Required task: Reproduce the lines below verbatim, beginning with the line that contains "Is (x=1162, y=441)" and continuing through the final line, with both of those lines included.

Provided information:

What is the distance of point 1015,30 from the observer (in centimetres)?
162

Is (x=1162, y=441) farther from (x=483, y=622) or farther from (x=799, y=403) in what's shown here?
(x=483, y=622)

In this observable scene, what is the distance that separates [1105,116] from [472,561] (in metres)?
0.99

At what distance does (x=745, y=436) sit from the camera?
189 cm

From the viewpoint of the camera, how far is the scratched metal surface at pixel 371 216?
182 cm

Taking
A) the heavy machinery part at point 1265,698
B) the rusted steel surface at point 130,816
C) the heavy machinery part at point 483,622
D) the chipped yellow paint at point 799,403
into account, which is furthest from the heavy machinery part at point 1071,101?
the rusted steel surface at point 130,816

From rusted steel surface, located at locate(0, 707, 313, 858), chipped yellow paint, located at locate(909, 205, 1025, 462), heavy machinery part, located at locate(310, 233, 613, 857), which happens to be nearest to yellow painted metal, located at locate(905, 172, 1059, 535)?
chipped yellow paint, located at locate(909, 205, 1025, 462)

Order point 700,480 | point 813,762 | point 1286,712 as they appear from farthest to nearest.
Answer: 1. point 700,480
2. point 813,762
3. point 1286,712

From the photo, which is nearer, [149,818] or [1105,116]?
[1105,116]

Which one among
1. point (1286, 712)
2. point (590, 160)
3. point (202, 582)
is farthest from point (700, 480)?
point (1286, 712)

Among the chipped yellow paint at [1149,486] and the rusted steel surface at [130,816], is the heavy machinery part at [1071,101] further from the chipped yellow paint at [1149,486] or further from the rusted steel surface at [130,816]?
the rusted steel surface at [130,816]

Task response:
Is (x=1162, y=441) farther from (x=483, y=622) or farther from (x=799, y=403) in what's shown here?
(x=483, y=622)

In this observable scene, what is the distance that separates [1105,116] from [472,561] (in metres)?
0.99

At what distance does (x=745, y=436) sit from the camera?
189 cm

From the viewpoint of the camera, how far is the scratched metal surface at pixel 371 216?
182 cm

Taking
A) the heavy machinery part at point 1265,698
B) the rusted steel surface at point 130,816
C) the heavy machinery part at point 483,622
D) the chipped yellow paint at point 799,403
into account, which is furthest from the heavy machinery part at point 1071,101?
the rusted steel surface at point 130,816

From rusted steel surface, located at locate(0, 707, 313, 858), chipped yellow paint, located at locate(909, 205, 1025, 462), heavy machinery part, located at locate(310, 233, 613, 857), which happens to be nearest to yellow painted metal, located at locate(905, 172, 1059, 535)?
chipped yellow paint, located at locate(909, 205, 1025, 462)

Order point 700,480 | point 813,762 | point 1286,712 as they appear from farthest to nearest.
Answer: 1. point 700,480
2. point 813,762
3. point 1286,712

From the photo, which is nearer, [149,818] or [1105,116]?
[1105,116]

Which one among
1. point (1286, 712)
2. point (590, 160)
3. point (202, 582)
is farthest from point (700, 480)?
point (1286, 712)

Among the chipped yellow paint at [1149,486] and the rusted steel surface at [130,816], is the heavy machinery part at [1071,101] further from the chipped yellow paint at [1149,486] or further from the rusted steel surface at [130,816]?
the rusted steel surface at [130,816]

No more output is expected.